Até recentemente, a Vila Xinjian estava repleta de trabalhadores migrantes e seus filhos. Agora, metade da região é um campo de escombros e detritos de prédios demolidos e a outra metade está quase vazia, a espera das equipes de demolição. Os habitantes que permaneceram empacotaram seus pertences em malas e caixas.
Nos prédios que desocuparam, tigelas ainda com macarrão instantâneo e brinquedos abandonados são testemunhas de vidas interrompidas subitamente.
"Foi tão rápido que é difícil acreditar que era minha casa", contou Wang Guowei, migrante de 20 e poucos anos de Henan que arrastava uma mala em uma rua repleta de lixo e escombros. Ele encontrou um novo quarto em Pequim com ajuda de seu empregador, um fabricante de peças de automóvel.
"Não tenho certeza de quanto tempo vou poder ficar. Ninguém mais sabe quanto tempo poderá ficar em lugar nenhum", afirmou.
Exclusão
Cenas parecidas estão acontecendo em dezenas de barros de migrantes por toda a cidade. Os trabalhadores dizem que sentiram que estavam sendo tratados como pestes em Pequim, que já os exclui de benefícios como educação, cuidados de saúde e habitação, fornecidos para os locais que possuem permissão de residência permanente.
O governo de Pequim disse que as expulsões se tornaram mais urgentes depois que um incêndio no apartamento de um trabalhador migrante na Vila Xinjian matou 19 pessoas, entre elas 17 de outras partes da China. Após o acidente, as autoridades rapidamente classificaram 25.395 zonas de risco por toda a cidade e disseram que queriam agir depressa para "prevenir mais uma tragédia". O secretário do partido na cidade, Cai Qi, ordenou uma campanha de limpeza de 40 dias para livrar Pequim da falta de segurança nos bairros dos migrantes.

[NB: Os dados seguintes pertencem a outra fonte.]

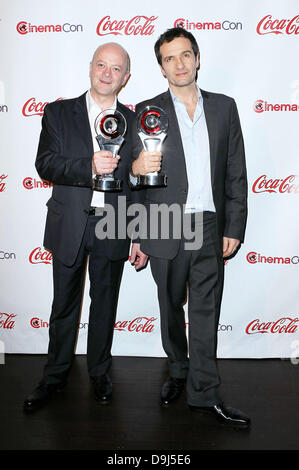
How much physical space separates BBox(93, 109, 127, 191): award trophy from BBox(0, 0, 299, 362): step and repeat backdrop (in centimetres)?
77

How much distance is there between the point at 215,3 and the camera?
283 centimetres

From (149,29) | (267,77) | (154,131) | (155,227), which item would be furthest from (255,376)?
(149,29)

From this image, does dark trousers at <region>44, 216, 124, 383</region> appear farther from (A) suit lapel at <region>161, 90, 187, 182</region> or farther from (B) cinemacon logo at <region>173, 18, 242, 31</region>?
(B) cinemacon logo at <region>173, 18, 242, 31</region>

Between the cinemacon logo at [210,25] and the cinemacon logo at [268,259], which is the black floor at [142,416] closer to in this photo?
the cinemacon logo at [268,259]

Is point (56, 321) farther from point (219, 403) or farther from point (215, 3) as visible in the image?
point (215, 3)

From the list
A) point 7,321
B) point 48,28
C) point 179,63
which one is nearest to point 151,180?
point 179,63

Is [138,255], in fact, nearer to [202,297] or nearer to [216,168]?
[202,297]

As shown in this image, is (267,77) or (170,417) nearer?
(170,417)

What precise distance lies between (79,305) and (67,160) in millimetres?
817

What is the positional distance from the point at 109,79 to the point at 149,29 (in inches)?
29.5

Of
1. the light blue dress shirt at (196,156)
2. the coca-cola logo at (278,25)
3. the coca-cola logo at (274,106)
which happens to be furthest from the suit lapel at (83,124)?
the coca-cola logo at (278,25)

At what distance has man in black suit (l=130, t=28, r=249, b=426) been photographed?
231 centimetres

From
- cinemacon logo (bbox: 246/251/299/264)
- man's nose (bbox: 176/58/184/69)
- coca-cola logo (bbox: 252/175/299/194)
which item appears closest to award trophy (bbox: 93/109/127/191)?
man's nose (bbox: 176/58/184/69)

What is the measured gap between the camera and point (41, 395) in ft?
8.18
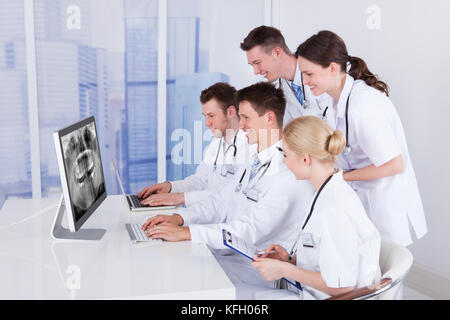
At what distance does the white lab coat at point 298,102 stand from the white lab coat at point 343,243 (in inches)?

"A partir de hoje, vamos demolir o que pode ser demolido, não espere até amanhã", afirmou Wang Xianyong, funcionário distrital do sul de Pequim, em um discurso para autoridades que acabou na internet. "Se for demolido hoje, você não vai ter uma boa noite de sono?"
No início, os líderes da cidade ignoraram as reclamações dos migrantes. Mas, à medida que as imagens de trabalhadores expulsos arrastando seus pertences pelas ruas nas noites geladas de inverno apareceram nas redes sociais, elas geraram uma revolta pública excepcionalmente forte. Mesmo alguns meios de comunicação estatais criticaram as demolições apressadas.
"São pessoas de carne e osso, os trabalhadores de base que mantêm Pequim, essa imensa cidade, funcionando normalmente, e merecem respeito e compreensão de todos nós", dizia um comentário no site do maior canal de televisão da China, o CCTV.
‘Grupo inferior’
Em artigos e petições, críticos da campanha acusam Pequim de se aproveitar do incêndio como uma desculpa para acelerar as expulsões que até agora falharam na intenção de diminuir o crescimento da cidade.
"Os corpos dos mortos ainda não estão frios, e mesmo assim algumas pessoas desta bela capital batem o chicote para expelir a -população inferior-", diz uma das petições.
As autoridades locais negaram ter chamado os trabalhadores de grupo "inferior" e sugeriram que os críticos estavam tentando criar disputas sociais.
Mas o governo da cidade também passou anos tentando diminuir a população de migrantes de baixa renda de Pequim, usando as demolições e inspeções de documentos de residência para forçá-los a ir embora. Eles alertam que Pequim está sobrecarregada por uma explosão na população, que cresceu de 10,9 milhões em 1990 para quase 22 milhões em 2016.
Entre os números do ano passado, 8,1 milhões eram de migrantes chineses – a maioria de trabalhadores domésticos, mas também de funcionários de empresas, alguns dos quais foram deslocados pelas recentes expulsões.
"Eles querem que o cavalo corra, mas não querem alimentá-lo com grãos", disse Zhang Yonghui, trabalhador de cerca de 30 anos de Shaanxi que se mudou para Pequim alguns meses atrás depois de não conseguir encontrar emprego em minas de carvão. "Eles vão se livrar de nós por um tempo, talvez um ano, mas depois, em silêncio, vão nos deixar voltar porque precisam de nossa força de trabalho."